##### Texte à lire #####
Viols en prison : la loi du silence

A l’occasion de son troisième procès, Patrick Dils, cet homme de 31 ans accusé du meurtre de deux enfants qui a déjà été condamné deux fois et tente aujourd’hui de faire reconnaître son innocence, a révélé qu’il avait été violé en prison. Au-delà de l’affaire elle-même, ce témoignage met en évidence les dysfonctionnements de l’univers carcéral français qui ont déjà été dénoncés à plusieurs reprises mais sans résultat pour le moment.
Patrick Dils a été violé en prison. Lors des premiers mois de son incarcération, dans les douches de la prison de Toul, il a été pris au piège par ses co-détenus et a subi des agressions sexuelles. «Qu’est-ce qu’il fallait que je fasse devant une vingtaine d’individus? J’ai été violé, oui, j’ai été violé».

La révélation est crue, brutale, elle fait certainement partie d’une stratégie de défense d’un accusé qui a décidé de plaider sa cause et de sortir du silence, mais les faits sont là. Incarcéré alors qu’il n’avait pas vingt ans, Patrick Dils a été soumis à un traitement dégradant dans l’enceinte d’une prison. Et il n’est pas le seul. Aucune donnée chiffrée ne permet de savoir combien de détenus sont violés, agressés mais pour François Bes, délégué aux groupes locaux de l’Observatoire international des prisons, ces pratiques sont «fréquentes» voire même «courantes».
##### Données extraites #####
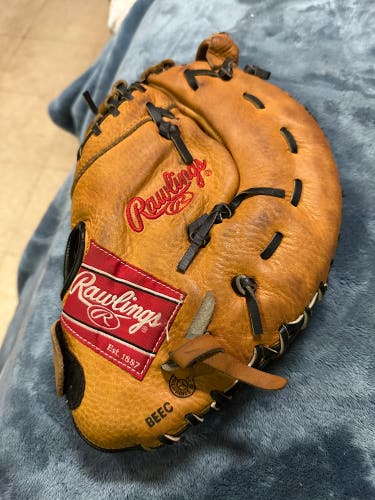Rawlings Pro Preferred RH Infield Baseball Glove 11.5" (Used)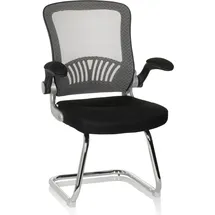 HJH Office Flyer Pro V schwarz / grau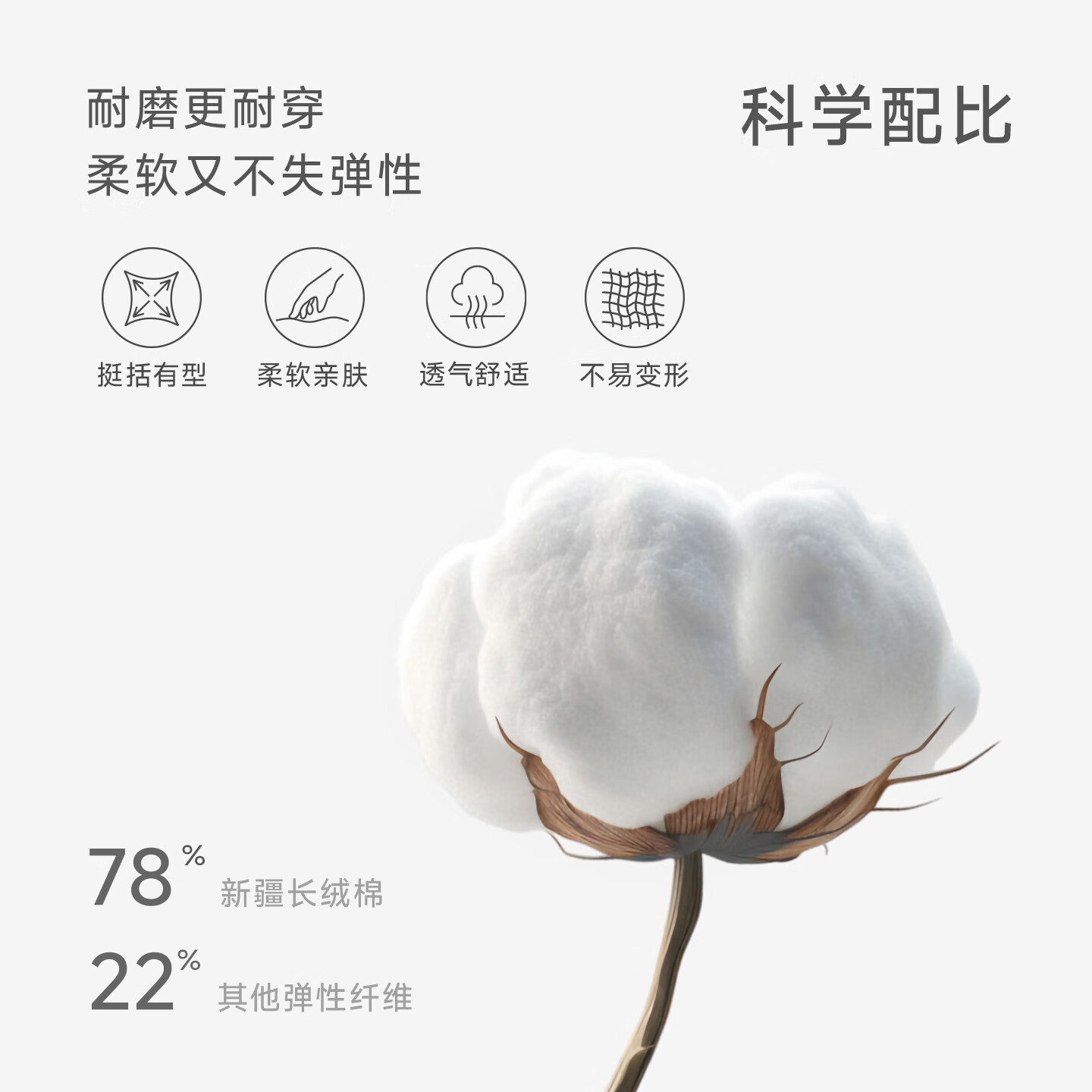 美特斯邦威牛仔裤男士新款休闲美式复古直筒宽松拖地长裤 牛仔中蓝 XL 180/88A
#####
##### Données extraites #####
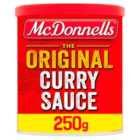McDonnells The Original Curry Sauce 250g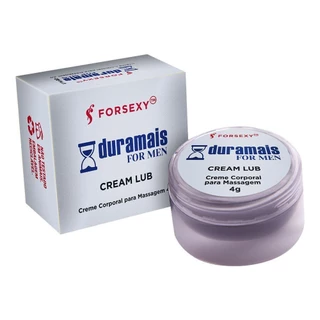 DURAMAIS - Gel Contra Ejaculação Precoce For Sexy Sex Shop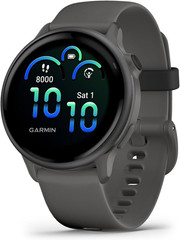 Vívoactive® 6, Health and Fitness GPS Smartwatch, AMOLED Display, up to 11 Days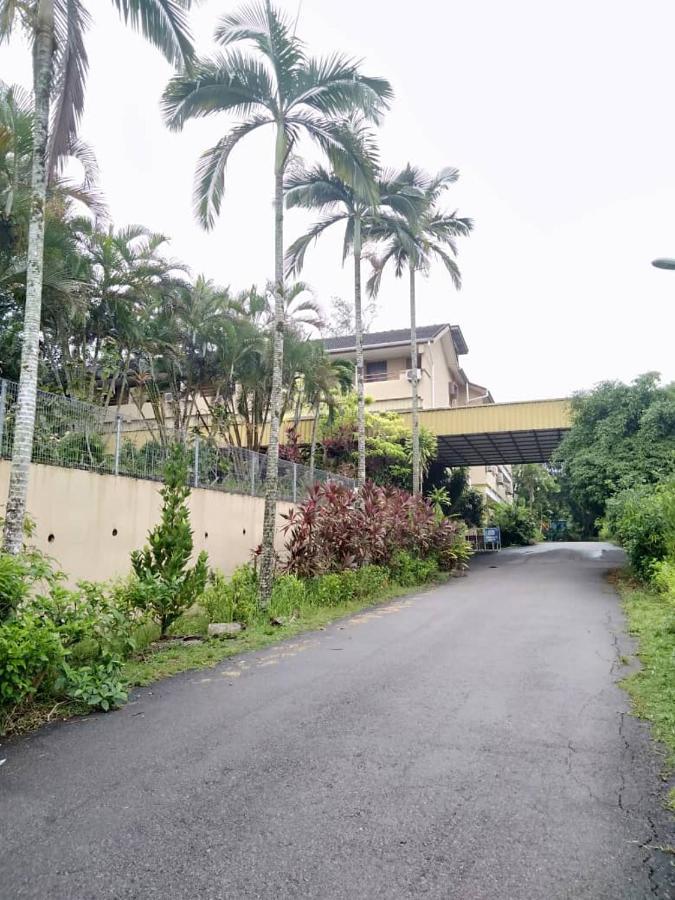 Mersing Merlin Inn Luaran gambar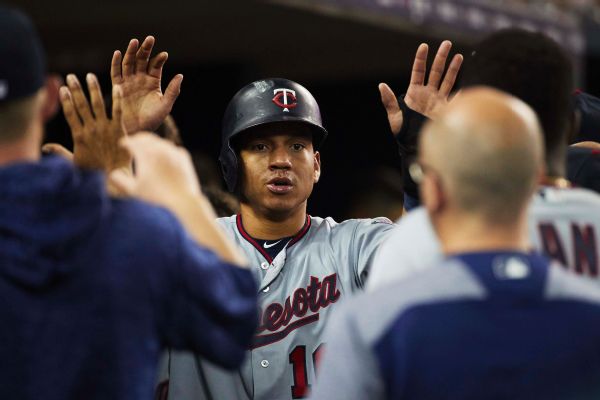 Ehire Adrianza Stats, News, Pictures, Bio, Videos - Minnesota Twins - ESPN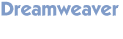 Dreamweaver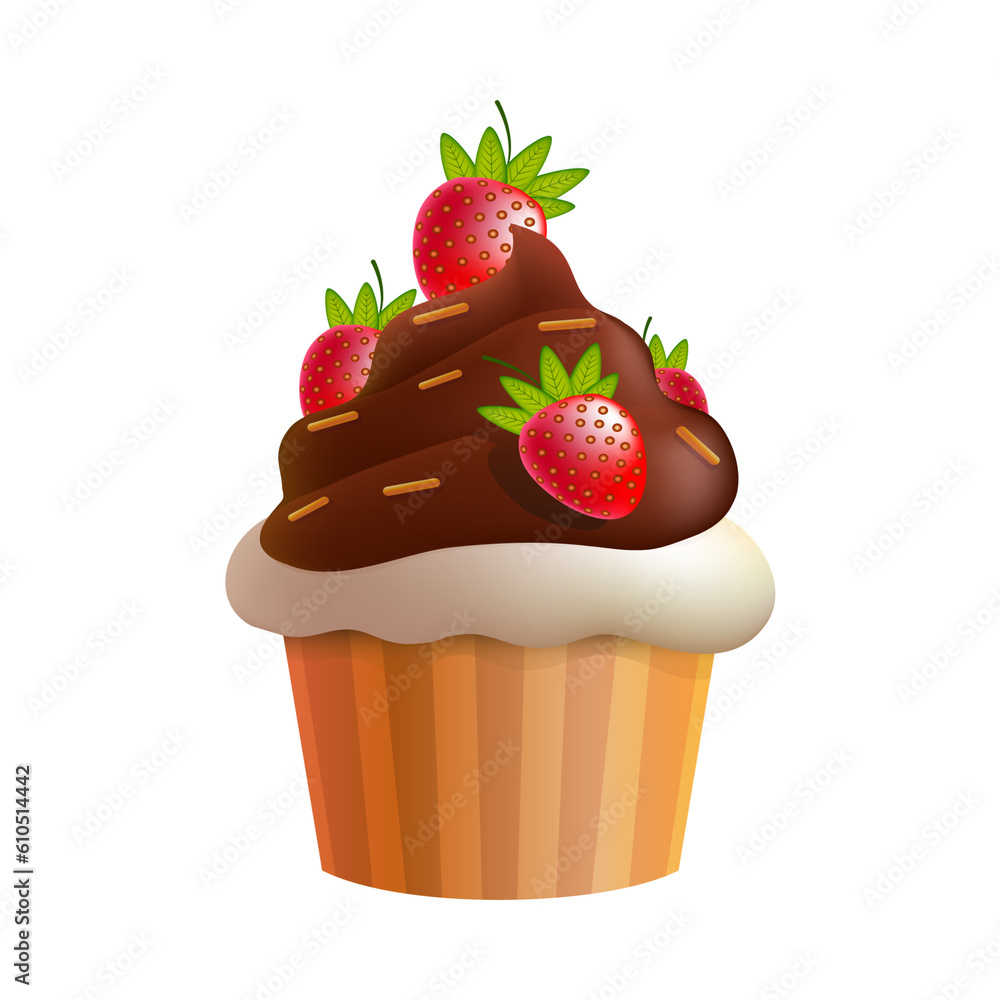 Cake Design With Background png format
#####
##### Données extraites #####
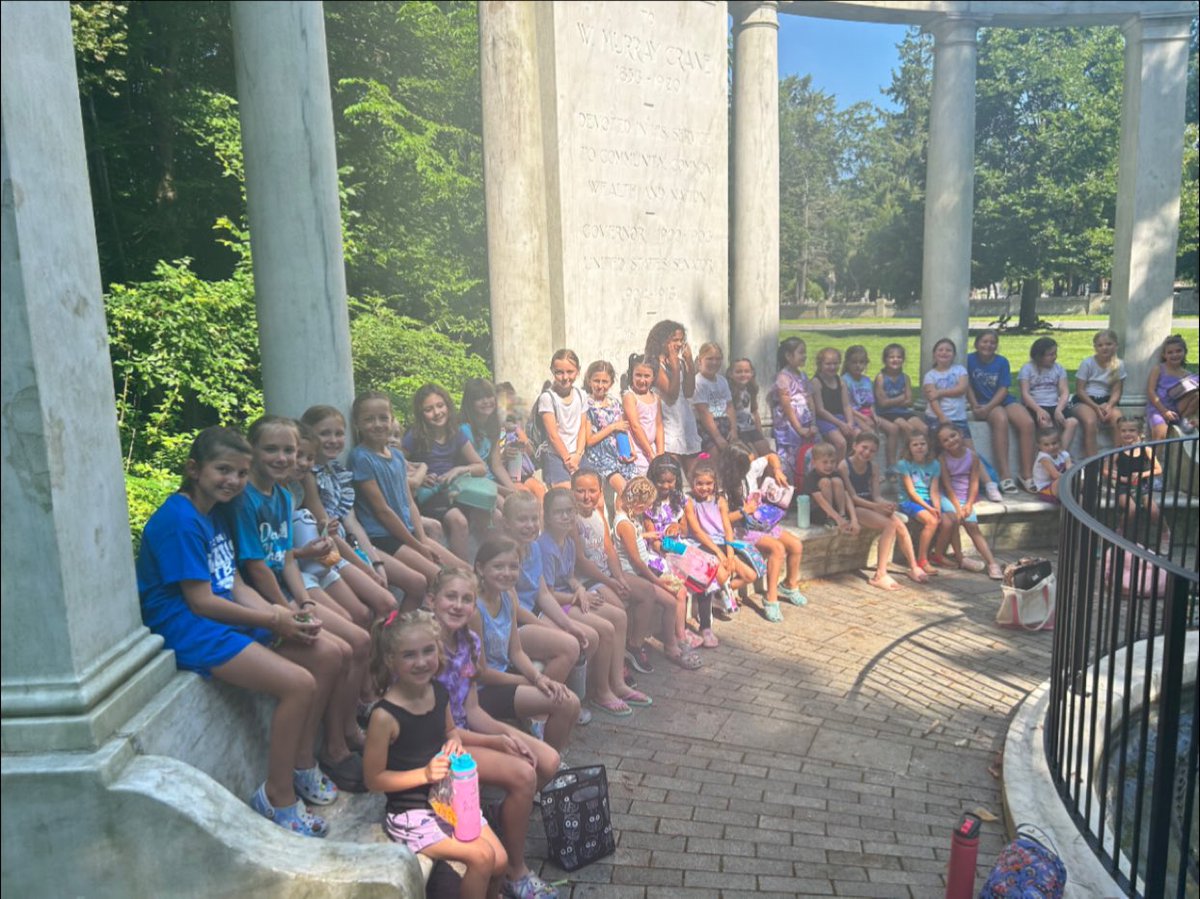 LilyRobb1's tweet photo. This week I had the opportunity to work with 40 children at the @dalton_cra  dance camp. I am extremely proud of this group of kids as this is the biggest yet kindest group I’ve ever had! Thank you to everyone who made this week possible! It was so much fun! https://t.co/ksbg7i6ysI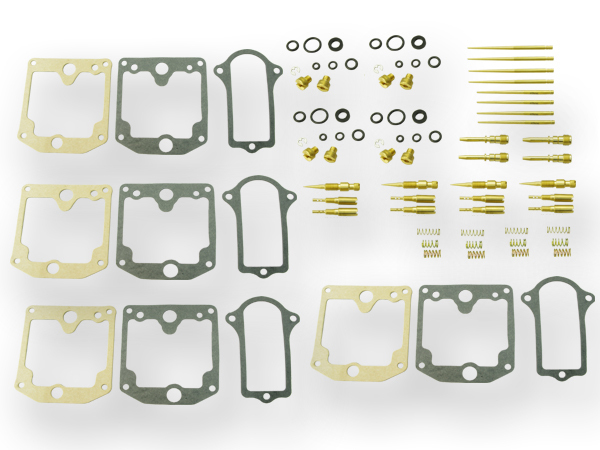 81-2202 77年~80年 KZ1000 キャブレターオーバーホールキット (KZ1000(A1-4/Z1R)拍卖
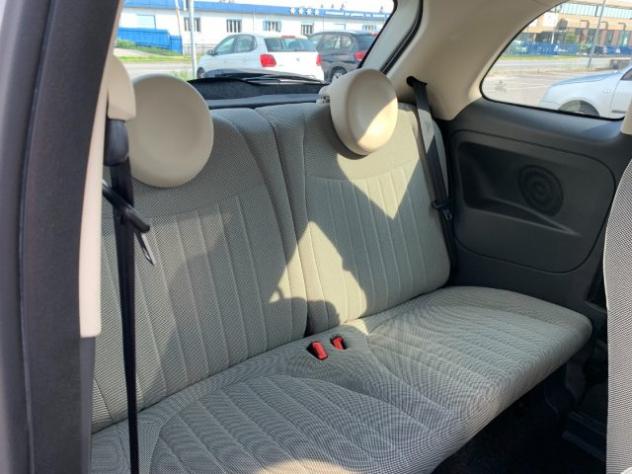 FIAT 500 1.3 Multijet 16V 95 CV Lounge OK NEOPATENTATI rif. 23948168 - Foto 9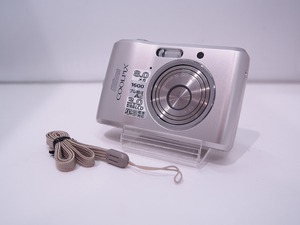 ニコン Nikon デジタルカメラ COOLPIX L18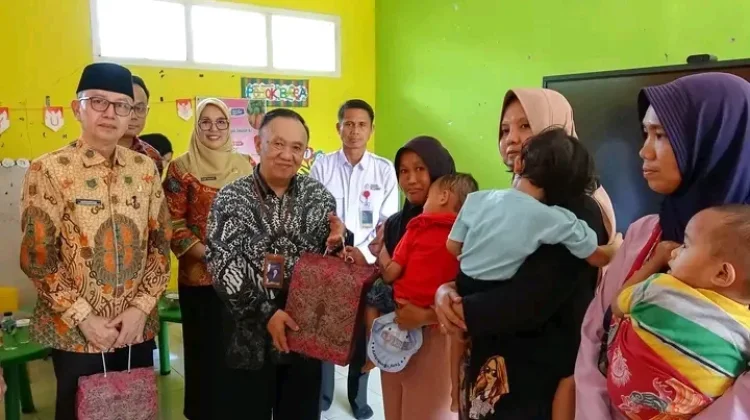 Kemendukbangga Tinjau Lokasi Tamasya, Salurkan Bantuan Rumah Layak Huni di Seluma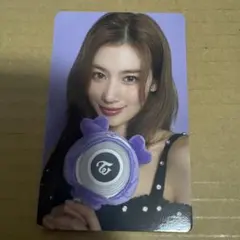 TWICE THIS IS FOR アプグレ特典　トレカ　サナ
#####
▶ **Consigne**:
Recopiez le passage du texte sur les viols en prison qui va de « A l’occasion de » à « pour le moment. », ces deux bornes comprises.

▶ **Réponse**:
A l’occasion de son troisième procès, Patrick Dils, cet homme de 31 ans accusé du meurtre de deux enfants qui a déjà été condamné deux fois et tente aujourd’hui de faire reconnaître son innocence, a révélé qu’il avait été violé en prison. Au-delà de l’affaire elle-même, ce témoignage met en évidence les dysfonctionnements de l’univers carcéral français qui ont déjà été dénoncés à plusieurs reprises mais sans résultat pour le moment.